Kumpulan Soal:
- A) Jawab pertanyaan berikut berdasarkan ulasan buku tentang pendidikan Indonesia.
(i) Apa nama penerbit buku yang diulas?
(ii) Berapa halaman tebal buku tersebut?
(iii) Dalam praktiknya, pendidikan disamakan dengan apa?
- B) Tuliskan lanjutan ulasan buku tentang pendidikan Indonesia, dimulai setelah kalimat terakhir yang tercantum.

Teks Bacaan:
□ □ □

Rabu, 25 Mei 2011

Pendidikan: dari Globalisi ke Jalan Restorasi








Judul Buku : Restorasi Pendidikan Indonesia
Penulis : Tim KREATIS Lembaga Kajian Mahasiswa UNJ
Penerbit : Ar-Ruzz Media
Edisi : Pertama, 2011
Tebal : 193 Halaman


 



Pendidikan Indonesia kekinian dihadapakan dengan suatu dilema globalisasi. Mengapa demikian ? karena tak ayal, bahwa globalisasi yang dianggap N.V Naipaul sebagai suatu peradaban baru universalitas. Globalisasi tidak terlepas dari fase kehidupan peralihan manusia, suatu Negara tidak bisa menutup diri dari kenyataan untuk secara tidak sadar masuk ke dalam gerbang globalisasi. Akan tetapi, dilema yang dimaksud terjadi ketika ketidakmampuan kita untuk survive di era globalisasi yang pada akhirnya menjadi ancaman balik yang menjangkiti lokalitas kultural sebagai karakter bangsa yang mempunyai daulat. 

Bentuk dari ketidakmampuan tersebut juga nampak dalam wajah pendidikan. Belakangan ternyata itu menjadi diskursus masalah karena globalisasi telah ikut-ikutan mengatur pola infrastruktur sistem pendidikan menjadi pasar. Dalam prakteknya pendidikan disamakan dengan perusahaan yang semata-mata menghasilkan profit. Logika berpikir yang dipakai adalah bahwa pendidikan merupakan peluang bisnis yang tidak akan pernah sirna. Apalagi kelesuan ketika resesi ekonomi datang, setiap orang akan tetap menyekolahkan anaknya sebagai investasi masa depan.

□ □ □

[Data dari kumpulan soal spasial]
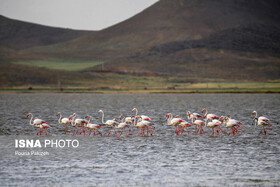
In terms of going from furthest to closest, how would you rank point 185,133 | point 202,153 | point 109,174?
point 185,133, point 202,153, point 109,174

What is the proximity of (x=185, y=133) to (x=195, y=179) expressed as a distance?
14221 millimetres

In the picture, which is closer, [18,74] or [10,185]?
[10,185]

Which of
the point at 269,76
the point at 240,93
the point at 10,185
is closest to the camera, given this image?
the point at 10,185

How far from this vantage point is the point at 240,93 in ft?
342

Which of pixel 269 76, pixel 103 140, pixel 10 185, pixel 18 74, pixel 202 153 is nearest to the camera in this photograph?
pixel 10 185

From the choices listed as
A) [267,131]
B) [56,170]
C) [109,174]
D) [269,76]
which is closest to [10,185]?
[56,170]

□ □ □

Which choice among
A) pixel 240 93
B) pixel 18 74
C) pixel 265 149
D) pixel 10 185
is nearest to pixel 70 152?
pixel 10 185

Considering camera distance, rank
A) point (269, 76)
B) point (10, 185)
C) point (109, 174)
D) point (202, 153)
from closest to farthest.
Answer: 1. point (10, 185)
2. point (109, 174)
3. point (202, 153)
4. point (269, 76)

□ □ □

Hasil Jawaban:
- A)
(i) Ar-Ruzz Media.
(ii) 193 halaman.
(iii) Dengan perusahaan yang semata-mata menghasilkan profit.

- B)
Alih-alih demikian pendidikan pada akhirnya akan dipadati motif ekonomi. Rusaknya semua diukur dengan uang. Lebih riskan karena pendidikan saat ini berubah menjadi komoditas, hal itu merupakan metamorphosis yang dinamakan komodifikasi. Dimana suatu nilai humanisasi-moral telah tergantikan dengan instruen kapitalistik. Tujuan dasar pendidikan sebagai fungsi memanusiakan manusia telah berubah menjadi “mengambil keuntungan dari manusia”. Ini sungguh telah keluar dari prinsip dasar pendidikan.

Dasar dari prosesi pemaknaan tentang arti pendidikan Indonesia seutuhnya terletak pada ajaran Ki Hajar adalah konsep Panca Darma Perguruan Tamansiswa yang disusun pada tahun 1947. Konsep ini juga dikenal dengan nama “Asas-Asas 1922”. Melalui ini Ki Hajar seolah-olah beliau ingin mengungkapkan bahwa usaha-usaha mencerdaskan kehidupan bangsa harus memiliki landasan yang kuat. Asas-asas Panca Darma ini merupakan intisari dari karakter pendidikan Indonesia yang disarikan dari pola hidup. (Hal 78)

Asas tersebut antara lain: kemerdekaan, kodrat alam, kebudayaan, kebangsaan, dan kemanusiaan. Kelima asas tersebutlah yang dijadikan ki Hajar dalam menyelenggarakan proses pendidikan. Bukan tanpa alasan, bahwa perumusan asas tersebut bermuara pada filosofi pendidikan yang dimaknai dalam kehidupan berbangsa dan bernegara di era global. Sebenarnya jika ingin menginduk, realisasi asas dari Ki Hajar tersebut bisa dijadikan dasar bekal untuk merancang strategi dalam menghadapi globalisasi. Konteks memanusiakan manusia dalam asas Panca Dharma sudah cukup relevan untuk generasi Indonesia.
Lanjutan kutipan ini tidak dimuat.